A $40,000 increase in working capital will be needed for this investment project. The machinery will also need a $35,000 overhaul at the end of year 6. The machinery will cost $375,000, is expected to have a useful life of 10 years, and is expected to have a salvage value of $50,000 at the end of 10 years. Axillar Beauty Products Corporation is considering the production of a new conditioning shampoo which will require the purchase of new mixing machinery.If Big Blue has a required rate of return of 14%, determine which, if any, of the three projects is acceptable. Project III would require a cash outlay of $10,000 now and would provide a cash inflow of $30,000 eight years from now. Project II would require cash outlays of $3,000 per year and would provide a cash inflow of $30,000 at the end of 8 years. Project I would require an immediate cash outlay of $10,000 and would result in cash savings of $3,000 each year for 8 years. is considering three investment opportunities having cash flows as described below: Instead of purchasing the preferred stock, Sarver could have invested the funds in a money market certificate yielding a 16% rate of return.ĭetermine whether or not the preferred stock provided at least the 16% rate of return that could have been received on the money market certificate. Sarver received dividends on the stock each year for five years, and finally sold the stock for $90 per share. Five years ago, Joe Sarver purchased 600 shares of 9%, $100 par value preferred stock for $75 per share.The working capital will be released for use elsewhere at the conclusion of the project. The following data concern an investment project:.(b.) Should the City of Paranoya purchase the new system or keep the old system? (a.) What is the City of Paranoya’s net present value for the decision described above? Use the total cost approach. The manager assembled the following information to use in the decision as to which system is more desirable:

Tranter inc.is considering a project upgrade#

The old system will also last that long but only if a $4,000 upgrade is done in 5 years. The rep also told the manager that the company would give the city $10,000 in trade on the old system. Radar Company told the city manager about a new and improved radar system that can be purchased for $50,000. Five years ago, the City of Paranoya spent $30,000 to purchase a computerized radar system called W.A.S.T.E.(c.) Compute the project’s simple rate of return. (b.) Compute the project’s payback period. (a.) Compute the project’s net present value.
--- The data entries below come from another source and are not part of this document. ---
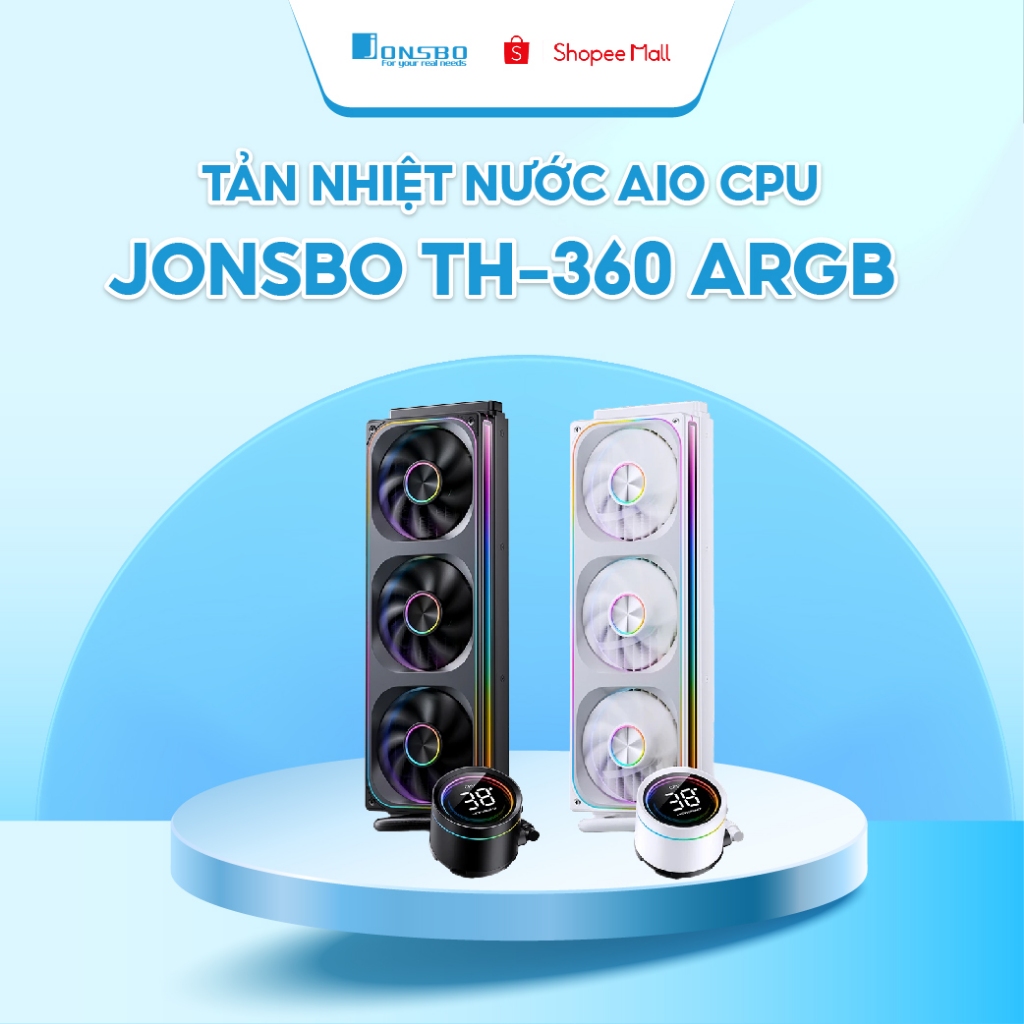 Tản Nhiệt Nước AIO CPU Jonsbo TH-240 / TH-360 ARGB Màn Hình LED
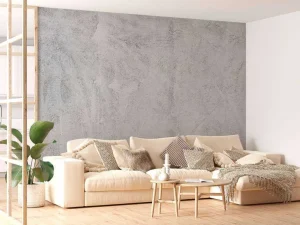 Sale Grijze muur met structuur fotobehang Oppervlakten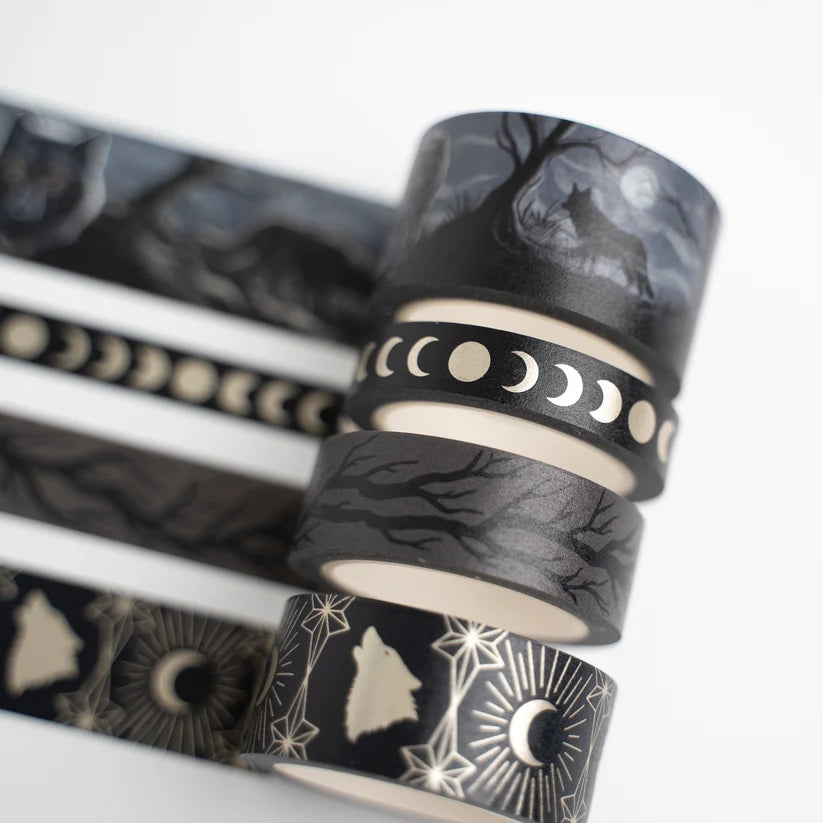 Washi tape - 4-pack - Wolf in the Night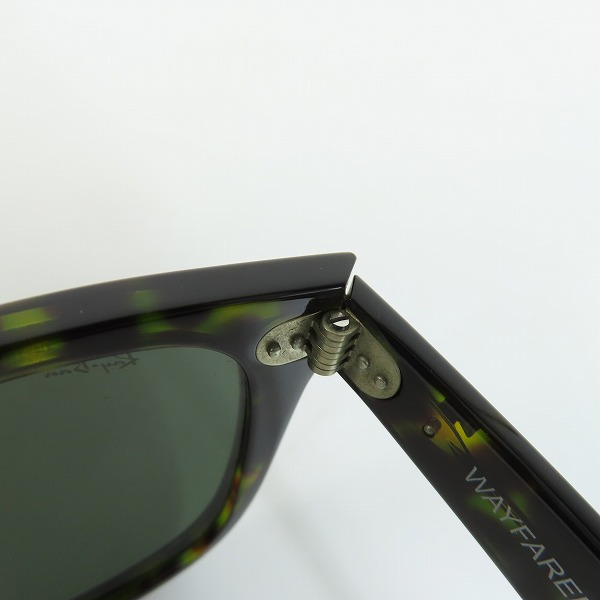 実際に弊社で買取させて頂いたRay-Ban/レイバン WAYFARER/ウェイファーラーサングラス/アイウェア RB2140-A 902の画像 5枚目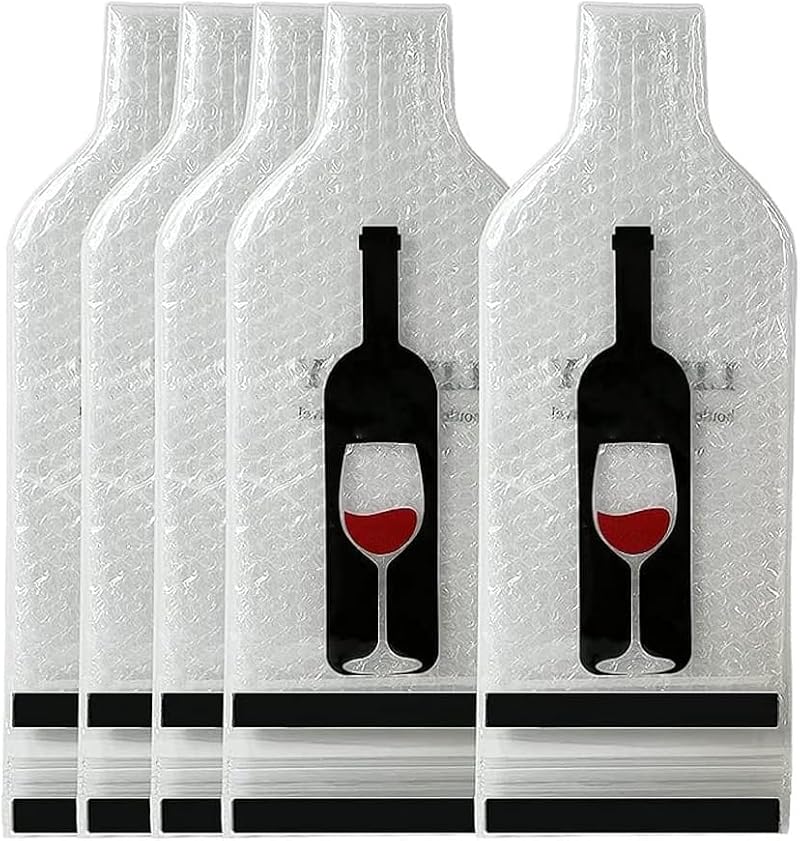 Wine Bottle Travel Protector Bags Set - Leakproof Double Layer Sleeves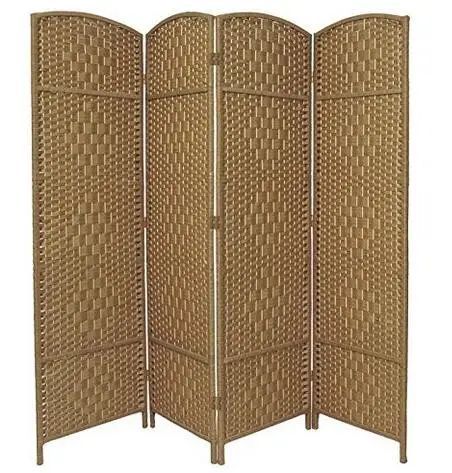 Cheap Room Divider Wicker Screens used for bedroom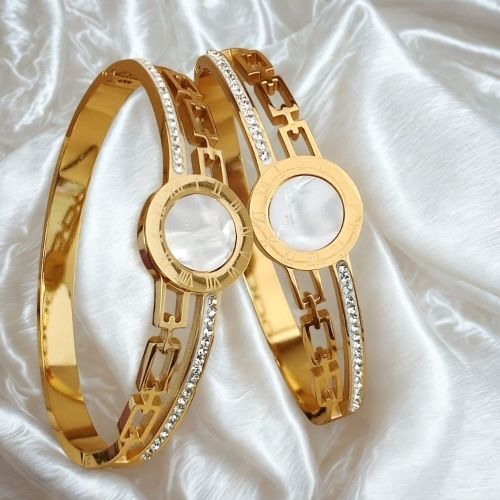 Golden Chain Crystal Dial Bracelets for Women & Girls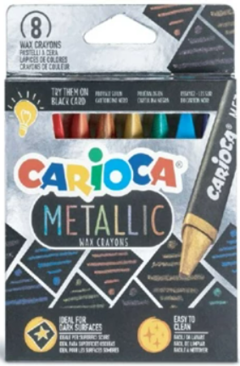 CRAYONES CARIOCA METALICOS X8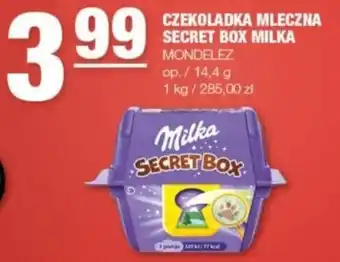 Spar CZEKOLADKA MLECZNA SECRET BOX MILKA 14,4 g oferta
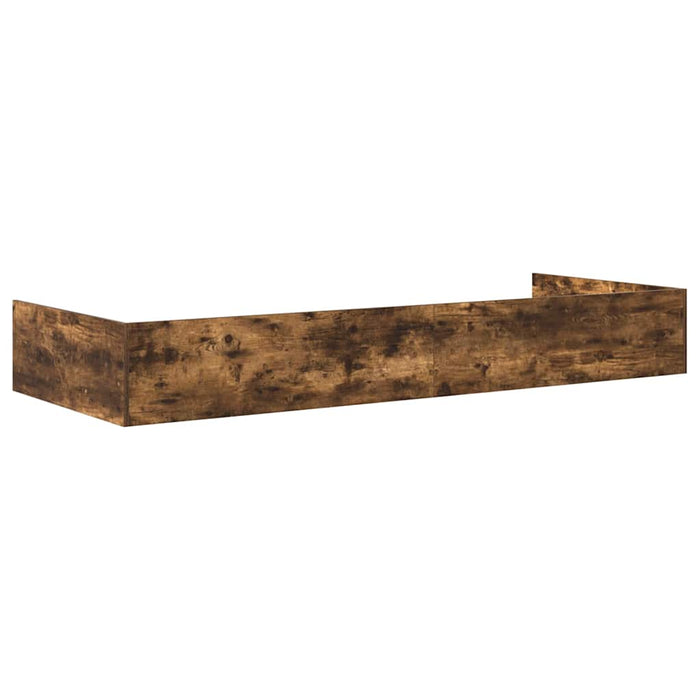 Cadru de pat cu depozitare Lemn Vechi 75 x 190 cm Lemn compozit - WALTI WALTI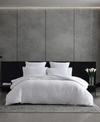 VERA WANG SOLID TEXTURED PLEATS DUVET COVER SET COLLECTION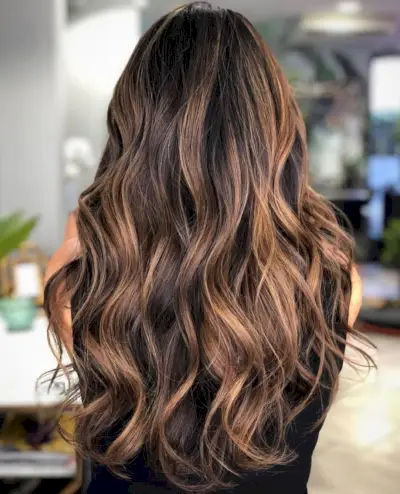 Walnut brown highlights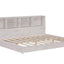 Full Size Daybed Frame with Storage Bookcases - White Oak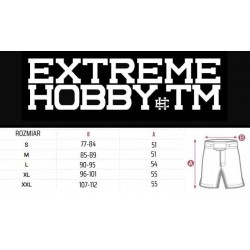 Extreme Hobby Spodenki MMA Athletic Black Armour - sklep MMAniak.pl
The company’s required rate of return is 12%. The project would provide net operating income each year as follows:Īll of the above items, except for depreciation, represent cash flows. At the end of ten years, the project would terminate and the equipment would have no salvage value. Tranter, Inc., is considering a project that would have a ten-year life and would require a $1,500,000 investment in equipment.Projet CostĬompute the project’s internal rate of return to the nearest whole percent. Omit the “%” sign in your response.)Ī Compute the project’s net present value. (Round your final answer to the nearest whole percent. (Round your answer to 1 decimal place.)Ĭompute the project’s simple rate of return. Omit the “%” sign in your response.)Ĭompute the project’s payback period. (Round discount factor(s) to 3 decimal places and final answer to the nearest whole percent. Omit the “$” sign in your response.)Ĭompute the project’s internal rate of return to the nearest whole percent. Round discount factor(s) to 3 decimal places, intermediate and final answers to the nearest dollar amount. (Negative amount should be indicated by a minus sign. The company’s required rate of return is 10%.Ĭompute the project’s net present value. The project would provide net operating income each year as follows: (Ignore income taxes.)Ĭlick here to view Exhibit 13B-2, to determine the appropriate discount factor(s) using tables.Īll of the above items, except for depreciation, represent cash flows. At the end of nine years, the project would terminate and the equipment would have no salvage value. Tranter, Inc., is considering a project that would have a nine-year life and would require a $3,360,000 investment in equipment.